Extract the lines beginning at the one that holds "2Pcs/Lot Connecter Banana" and ending at the final line of the material below, keeping them exact and leaving out all pictures.

= SUPPLIED MATERIAL =
========================
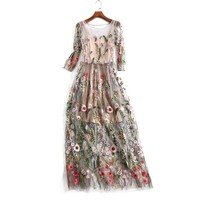 Women Party Dresses Vestidos Floral Bohemian Flower Embroidered Vintage Boho Mesh Embroidery Dresses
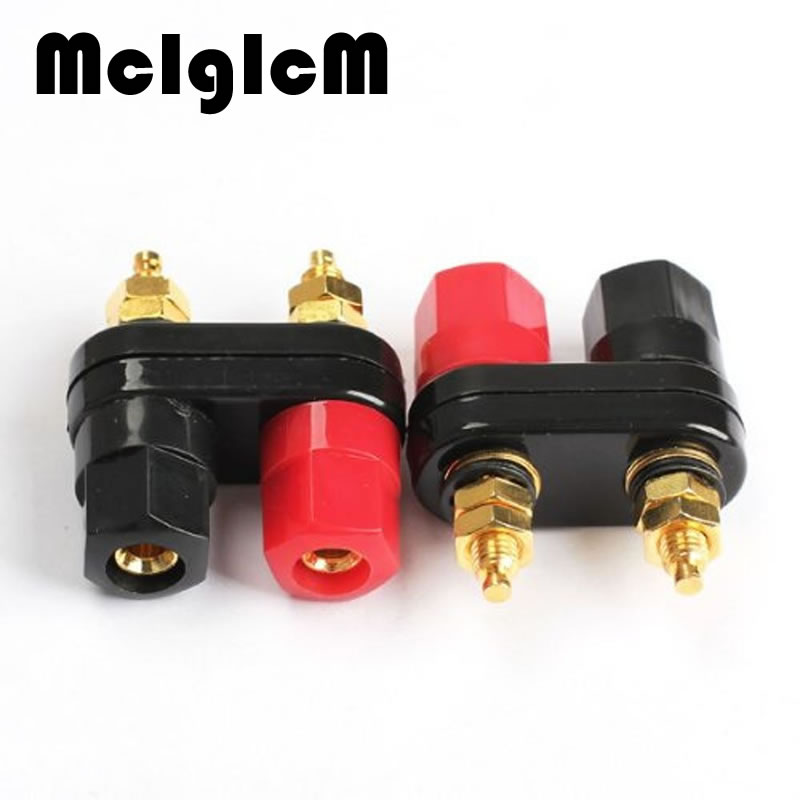 2Pcs/Lot Connecter Banana Plug Gold Plate Red Black Connector Terminal Banana Plugs Binding Post in Wire Connectors 4MM areyourshop hot sale 50 pcs musical audio speaker cable wire 4mm gold plated banana plug connector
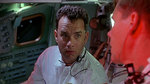 "Watch the movie clip ""Houston We Have A Problem"" from ""Apollo 13"""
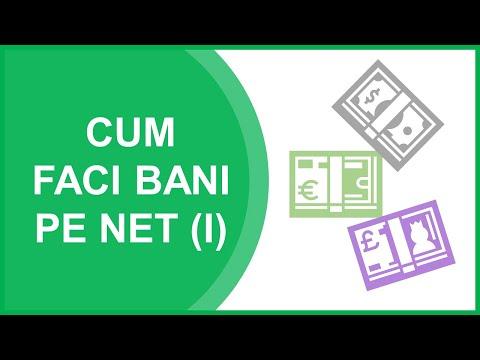 Cum să facem bani în timpul nostru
========================
= ANSWER TO THIS EXERCISE =
 2Pcs/Lot Connecter Banana Plug Gold Plate Red Black Connector Terminal Banana Plugs Binding Post in Wire Connectors 4MM areyourshop hot sale 50 pcs musical audio speaker cable wire 4mm gold plated banana plug connector
 "Watch the movie clip ""Houston We Have A Problem"" from ""Apollo 13"""
 Cum să facem bani în timpul nostru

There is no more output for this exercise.